* [Dataset records]
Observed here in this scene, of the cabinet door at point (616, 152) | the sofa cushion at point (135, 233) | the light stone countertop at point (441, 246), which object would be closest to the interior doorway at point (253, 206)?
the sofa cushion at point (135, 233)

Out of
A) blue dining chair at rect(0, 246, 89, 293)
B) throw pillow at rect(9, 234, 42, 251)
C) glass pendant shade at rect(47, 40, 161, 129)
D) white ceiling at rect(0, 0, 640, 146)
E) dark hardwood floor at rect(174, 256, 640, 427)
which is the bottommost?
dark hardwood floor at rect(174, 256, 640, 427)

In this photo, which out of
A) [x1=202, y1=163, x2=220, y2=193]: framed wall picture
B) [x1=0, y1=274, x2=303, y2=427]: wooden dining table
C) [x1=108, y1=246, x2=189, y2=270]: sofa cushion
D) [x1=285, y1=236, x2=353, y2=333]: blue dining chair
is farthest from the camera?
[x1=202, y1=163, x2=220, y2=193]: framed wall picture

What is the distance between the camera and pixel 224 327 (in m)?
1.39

* [Task directions]
Exactly as shown, repeat every record.

* [Written answer]
Observed here in this scene, of the cabinet door at point (616, 152) | the sofa cushion at point (135, 233) | the light stone countertop at point (441, 246), which object would be closest to the interior doorway at point (253, 206)?
the sofa cushion at point (135, 233)

Out of
A) blue dining chair at rect(0, 246, 89, 293)
B) throw pillow at rect(9, 234, 42, 251)
C) glass pendant shade at rect(47, 40, 161, 129)
D) white ceiling at rect(0, 0, 640, 146)
E) dark hardwood floor at rect(174, 256, 640, 427)
which is the bottommost?
dark hardwood floor at rect(174, 256, 640, 427)

In this photo, which out of
A) [x1=202, y1=163, x2=220, y2=193]: framed wall picture
B) [x1=0, y1=274, x2=303, y2=427]: wooden dining table
C) [x1=108, y1=246, x2=189, y2=270]: sofa cushion
D) [x1=285, y1=236, x2=353, y2=333]: blue dining chair
is farthest from the camera?
[x1=202, y1=163, x2=220, y2=193]: framed wall picture

What is the distance between the camera and pixel 224 327 (in m)?
1.39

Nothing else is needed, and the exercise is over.